The Dominican Republic
Since its announcement in 2008, The Bahamas and the Dominican Republic have provided key leadership and support for the Caribbean Challenge. The goal of the Challenge — currently endorsed by five sovereign Caribbean nations — is to not only permanently establish a network of 20 million acres of marine parks across the territorial waters of at least 10 countries, but also to ensure that once established, the protected areas also receive sufficient, permanent funding through sustainable financing tools.
In November, the Government of the Dominican Republic added 31 new protected areas into its national protected areas system by an unprecedented Presidential Decree. The new protected areas encompass a total of 1,321,024 hectares — a little more than 3.2 million acres — of terrestrial and marine habitat.
The decree acknowledged the Government’s commitment to the Convention of Biological Diversity and the Caribbean Challenge to strengthen the existing National System of Protected Areas, particularly in near shore marine habitats. Of the new protected areas, 217,455 hectares — approximately 537,343 acres — safeguard terrestrial habitats. The remaining 1,103,569 hectares — approximately 2.7 million acres — protect marine environments.
During the official announcement of the Presidential Decree, Jaime David Fernández Mirabal, Secretary of State for Environment and Natural Resources in the Dominican Republic, thanked The Nature Conservancy for conducting the biological gap analysis that served as the scientific basis for the decision on at least 22 of the 31 new protected areas.
“The Dominican Republic is considered one of the most biologically diverse countries in the Caribbean,” said Phil Kramer, director for The Nature Conservancy’s Caribbean Program. “The recent declaration of 2.7 million acres of new marine and coastal areas lays the foundation for a fully functioning, viable marine system with coral reefs and sea grass meadows that will provide refuge for endangered species like sea turtles and manatees.”

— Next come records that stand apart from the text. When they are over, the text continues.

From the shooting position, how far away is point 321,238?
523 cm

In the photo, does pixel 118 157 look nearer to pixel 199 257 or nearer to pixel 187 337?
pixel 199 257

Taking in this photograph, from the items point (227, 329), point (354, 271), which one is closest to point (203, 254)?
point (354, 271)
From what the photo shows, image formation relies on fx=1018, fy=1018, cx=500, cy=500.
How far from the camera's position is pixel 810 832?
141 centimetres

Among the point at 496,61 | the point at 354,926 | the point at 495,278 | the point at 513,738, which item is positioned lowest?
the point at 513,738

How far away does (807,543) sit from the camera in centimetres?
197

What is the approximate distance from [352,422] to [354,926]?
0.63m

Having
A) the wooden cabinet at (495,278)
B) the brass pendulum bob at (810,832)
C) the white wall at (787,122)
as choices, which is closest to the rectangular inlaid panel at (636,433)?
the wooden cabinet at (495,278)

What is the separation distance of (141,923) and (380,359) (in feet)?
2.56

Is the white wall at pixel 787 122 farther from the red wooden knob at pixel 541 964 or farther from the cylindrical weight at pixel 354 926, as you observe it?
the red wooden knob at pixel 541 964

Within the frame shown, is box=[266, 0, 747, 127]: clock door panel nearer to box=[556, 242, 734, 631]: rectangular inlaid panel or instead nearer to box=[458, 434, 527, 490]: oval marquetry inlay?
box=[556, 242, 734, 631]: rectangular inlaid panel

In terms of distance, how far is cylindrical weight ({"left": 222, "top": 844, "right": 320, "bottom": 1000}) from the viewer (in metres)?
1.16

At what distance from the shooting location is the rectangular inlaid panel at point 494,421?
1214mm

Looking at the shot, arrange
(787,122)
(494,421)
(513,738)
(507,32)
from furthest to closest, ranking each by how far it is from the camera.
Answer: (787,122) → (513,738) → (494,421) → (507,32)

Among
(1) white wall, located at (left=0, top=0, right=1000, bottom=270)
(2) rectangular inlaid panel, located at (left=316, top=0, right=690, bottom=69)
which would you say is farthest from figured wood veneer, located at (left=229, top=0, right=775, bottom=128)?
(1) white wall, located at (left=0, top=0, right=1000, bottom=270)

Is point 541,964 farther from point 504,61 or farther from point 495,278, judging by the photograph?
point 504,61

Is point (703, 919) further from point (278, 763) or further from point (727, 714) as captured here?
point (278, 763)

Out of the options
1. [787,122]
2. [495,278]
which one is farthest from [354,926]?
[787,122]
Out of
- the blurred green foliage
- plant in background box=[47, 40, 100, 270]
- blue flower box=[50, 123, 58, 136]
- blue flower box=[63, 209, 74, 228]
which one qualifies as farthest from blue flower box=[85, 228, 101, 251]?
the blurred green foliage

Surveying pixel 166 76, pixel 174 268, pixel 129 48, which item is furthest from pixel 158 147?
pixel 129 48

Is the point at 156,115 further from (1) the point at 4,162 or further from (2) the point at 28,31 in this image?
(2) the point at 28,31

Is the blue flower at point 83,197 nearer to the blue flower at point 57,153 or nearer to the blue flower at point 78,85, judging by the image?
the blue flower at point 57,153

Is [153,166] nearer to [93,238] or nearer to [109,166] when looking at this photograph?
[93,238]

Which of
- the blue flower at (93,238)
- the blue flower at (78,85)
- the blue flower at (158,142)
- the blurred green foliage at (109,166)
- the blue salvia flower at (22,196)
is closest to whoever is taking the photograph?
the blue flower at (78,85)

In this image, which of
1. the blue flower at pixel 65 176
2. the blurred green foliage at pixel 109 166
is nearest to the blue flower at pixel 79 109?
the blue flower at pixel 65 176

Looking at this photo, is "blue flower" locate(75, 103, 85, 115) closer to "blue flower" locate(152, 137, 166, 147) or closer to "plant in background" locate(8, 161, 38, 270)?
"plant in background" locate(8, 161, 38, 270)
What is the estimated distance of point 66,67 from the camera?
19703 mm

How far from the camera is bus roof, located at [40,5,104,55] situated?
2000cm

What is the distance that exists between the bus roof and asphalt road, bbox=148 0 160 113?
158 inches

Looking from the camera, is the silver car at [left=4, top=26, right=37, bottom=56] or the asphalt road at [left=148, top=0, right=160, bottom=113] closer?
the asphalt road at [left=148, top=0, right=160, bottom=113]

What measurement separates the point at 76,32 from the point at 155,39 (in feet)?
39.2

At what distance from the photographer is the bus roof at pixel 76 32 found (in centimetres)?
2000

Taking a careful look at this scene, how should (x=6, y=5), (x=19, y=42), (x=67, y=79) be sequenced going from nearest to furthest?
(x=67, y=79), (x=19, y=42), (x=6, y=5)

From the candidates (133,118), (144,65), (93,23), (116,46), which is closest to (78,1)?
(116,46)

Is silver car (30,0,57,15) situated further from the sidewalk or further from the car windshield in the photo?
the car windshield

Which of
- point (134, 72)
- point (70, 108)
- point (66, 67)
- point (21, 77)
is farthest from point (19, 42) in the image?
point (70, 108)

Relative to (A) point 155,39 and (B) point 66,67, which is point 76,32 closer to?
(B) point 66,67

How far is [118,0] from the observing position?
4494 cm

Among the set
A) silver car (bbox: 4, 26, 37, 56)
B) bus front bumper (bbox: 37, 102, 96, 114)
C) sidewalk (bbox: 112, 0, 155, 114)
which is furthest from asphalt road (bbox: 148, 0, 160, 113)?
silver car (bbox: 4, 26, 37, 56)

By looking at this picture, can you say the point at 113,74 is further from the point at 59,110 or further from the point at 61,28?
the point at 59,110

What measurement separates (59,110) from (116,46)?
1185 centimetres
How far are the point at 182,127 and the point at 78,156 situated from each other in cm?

In addition to park user fees and concessions that are constant, renewable sources of operating funds, sustainable finance tools also include dedicated conservation trusts and endowments that will — when fully funded — provide at least $10M in permanent annual funding for research, management, maintenance and the growth of the parks.
As the Conservancy and its partners continue to raise funds in support of the Caribbean Challenge, we applaud The Bahamas and the Dominican Republic for their ongoing dedication to fulfilling the commitments they made to protect 20 percent of their marine habitats.